Earlier this morning on Twitter, national economics correspondent for The Wall Street Journal, Nick Timiraos, tweeted seemingly contradictory coverage on the recent Fed report concerning regulations on home loan approvals.
Timiraos tweeted that there is coverage of the Federal Reserve's recent finding on the impact of regulation on mortgage originations. HousingWire reporter Trey Garrison reported that the Fed found that the rules drive down originations.
Another news organization reported the opposite. Timiraos tweeted the two articles side-by-side for readers, so that they could draw their own conclusions.
But, naturally, I defended the veracity of HousingWire coverage. And, the competition, naturally, defended theirs. (Note, Timiraos wasn't taking sides.)
Furthermore, it is my opinion that regulations from the Consumer Financial Protection Bureau do more to harm mortgage originations than help them.
How someone could find otherwise is beyond me. After nearly ten years of covering financial markets on two continents, I can say one thing for certain: more regulation never equals easier business.
In fact, the whole point of regulation is certainly not to undermine growing business, but to keep poor business practices in check.

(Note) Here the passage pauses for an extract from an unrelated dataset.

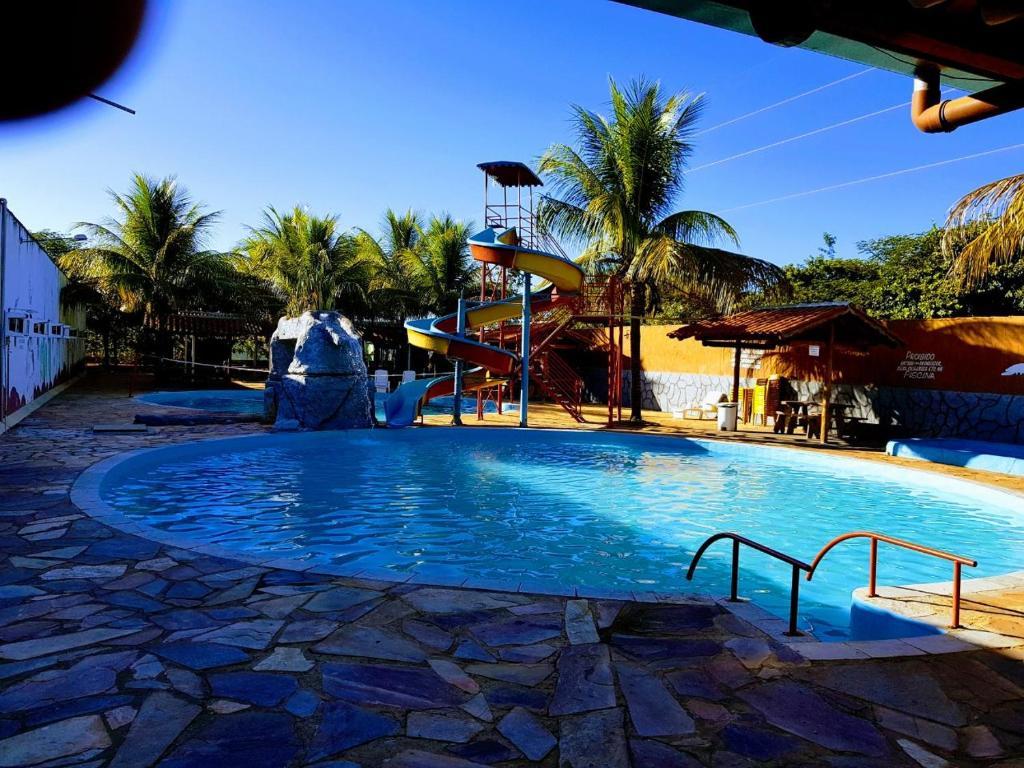 The swimming pool at or near Eco Pousada Novilha de Ouro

This stands to reason, right?
Well, yes and no.
Ever-present social media guru, frequent blogger, and senior loan manager at AMC Lending, Logan Mohtashami, put the tweets in perspective.
He responded, and as it turns out, I was missing the big picture.
Regulation aside, the larger point is that the underlying economics are simply not there. Not even close.
Mohtashami even threw together a chart proving how mortgages are sitting in “death valley.” It’s both impressive and depressing at the same time.
So, bam, Logan. You win the Internet, today.